▸ Written instruction
Reproduce the records below with "arranged" swapped for "ordered" and nothing else altered, omitting the pictures.

(Spatial reasoning dataset excerpts)
==================================================
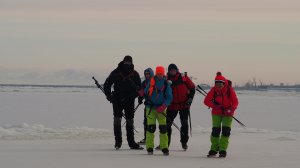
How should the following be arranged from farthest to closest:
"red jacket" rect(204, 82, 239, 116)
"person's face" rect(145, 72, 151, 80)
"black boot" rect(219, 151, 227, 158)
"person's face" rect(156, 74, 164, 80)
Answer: "person's face" rect(145, 72, 151, 80), "person's face" rect(156, 74, 164, 80), "red jacket" rect(204, 82, 239, 116), "black boot" rect(219, 151, 227, 158)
==================================================
▸ Response to the exercise
How should the following be ordered from farthest to closest:
"red jacket" rect(204, 82, 239, 116)
"person's face" rect(145, 72, 151, 80)
"black boot" rect(219, 151, 227, 158)
"person's face" rect(156, 74, 164, 80)
Answer: "person's face" rect(145, 72, 151, 80), "person's face" rect(156, 74, 164, 80), "red jacket" rect(204, 82, 239, 116), "black boot" rect(219, 151, 227, 158)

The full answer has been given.